TextParser Library | ComponentOne
Working with TextParser / Using XML Template
In This Topic
    Using XML Template
    In This Topic

    TextParser library provides TemplateBasedExtractor class to set up the Template-Based extractor that allows you to parse a plain text document following any user defined structure format.

    The structure format is a template which is specified following a declarative approach that is XML. The plain text input to parse can contain many instances of the defined template. All the text that matches the specification of the template can be extracted from the input text.

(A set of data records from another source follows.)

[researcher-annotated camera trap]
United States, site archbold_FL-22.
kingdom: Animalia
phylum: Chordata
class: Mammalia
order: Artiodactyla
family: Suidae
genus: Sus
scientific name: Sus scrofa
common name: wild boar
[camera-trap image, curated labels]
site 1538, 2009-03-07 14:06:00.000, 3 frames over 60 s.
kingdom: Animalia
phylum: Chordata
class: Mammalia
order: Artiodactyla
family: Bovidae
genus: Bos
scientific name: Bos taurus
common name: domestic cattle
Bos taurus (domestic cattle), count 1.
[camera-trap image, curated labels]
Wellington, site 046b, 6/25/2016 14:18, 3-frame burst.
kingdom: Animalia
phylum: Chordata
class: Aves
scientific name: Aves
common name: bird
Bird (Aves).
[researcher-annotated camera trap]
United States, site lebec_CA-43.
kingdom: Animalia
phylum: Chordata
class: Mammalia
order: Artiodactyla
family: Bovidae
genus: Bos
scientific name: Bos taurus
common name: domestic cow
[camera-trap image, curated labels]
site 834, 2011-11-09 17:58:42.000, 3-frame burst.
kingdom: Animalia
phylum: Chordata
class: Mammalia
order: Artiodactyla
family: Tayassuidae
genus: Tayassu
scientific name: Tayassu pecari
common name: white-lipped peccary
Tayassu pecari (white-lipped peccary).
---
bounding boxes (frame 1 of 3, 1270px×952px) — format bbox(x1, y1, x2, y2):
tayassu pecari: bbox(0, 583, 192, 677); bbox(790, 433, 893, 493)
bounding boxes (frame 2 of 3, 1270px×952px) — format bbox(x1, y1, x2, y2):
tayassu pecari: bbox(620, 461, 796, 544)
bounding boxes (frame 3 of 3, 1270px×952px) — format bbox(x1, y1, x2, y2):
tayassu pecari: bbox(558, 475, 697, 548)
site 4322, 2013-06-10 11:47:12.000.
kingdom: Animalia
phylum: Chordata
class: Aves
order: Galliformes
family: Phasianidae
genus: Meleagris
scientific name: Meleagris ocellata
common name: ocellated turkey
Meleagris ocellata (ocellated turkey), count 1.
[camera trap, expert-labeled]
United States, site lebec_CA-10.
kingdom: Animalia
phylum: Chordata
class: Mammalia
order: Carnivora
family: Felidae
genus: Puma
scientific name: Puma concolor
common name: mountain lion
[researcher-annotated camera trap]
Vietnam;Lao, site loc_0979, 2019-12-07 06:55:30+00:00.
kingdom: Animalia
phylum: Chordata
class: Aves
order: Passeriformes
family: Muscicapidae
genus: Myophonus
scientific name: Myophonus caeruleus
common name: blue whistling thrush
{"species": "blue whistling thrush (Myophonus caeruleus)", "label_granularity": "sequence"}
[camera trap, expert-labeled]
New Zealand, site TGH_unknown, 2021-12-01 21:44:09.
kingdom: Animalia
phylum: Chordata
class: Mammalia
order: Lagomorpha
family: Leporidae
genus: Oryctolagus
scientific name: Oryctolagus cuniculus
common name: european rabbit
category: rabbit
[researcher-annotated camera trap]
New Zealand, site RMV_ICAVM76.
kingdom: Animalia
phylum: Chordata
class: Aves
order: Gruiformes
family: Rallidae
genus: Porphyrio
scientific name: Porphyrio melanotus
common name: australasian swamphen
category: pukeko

    This section helps you get started on how to define your custom Template-Based extractor templates.

    Defining a template

    The template to be used for text extraction is defined formally using XML elements/tags and its properties. The root of any XML template definition must be a template XML element. The extraction can be performed either by defining properties for the “template” element or by nesting the template element to define complex user-defined structures. Following are the different template structures for the text extraction process:

    Applying a template

    To extract the text using TemplateBasedExtractor class, you need to implement the steps mentioned in the code snippet below:

    1. Open the plain text template file which contains the user defined XML template.
      Stream templateStream = File.Open(@"Template.xml", FileMode.Open);
    2. Create an instance of the TemplateBasedExtractor class and pass the stream containing the user defined XML template as a parameter to it.
      TemplateBasedExtractor extractionResult = new TemplateBasedExtractor(templateStream);
    3. Open the plain text input source file from which you want to extract the text.       
      Stream inputStream = File.Open(@"Source.txt", FileMode.Open);
         
    4. Extract the desired text from the input source using the Extract method of the TemplateBasedExtractor class. This method returns an instance of IExtractionResult interface containing the extraction results.
      IExtractionResult res = extractionResult.Extract(inputStream);
    5. To convert the extraction result to JSON string, use the ToJsonString method of the IExtractionResult interface.
      Console.WriteLine(res.ToJsonString());

    After defining and applying the XML template through code, the parsed result is obtained in the JSON string format which can be further used as the extracted text from the input source.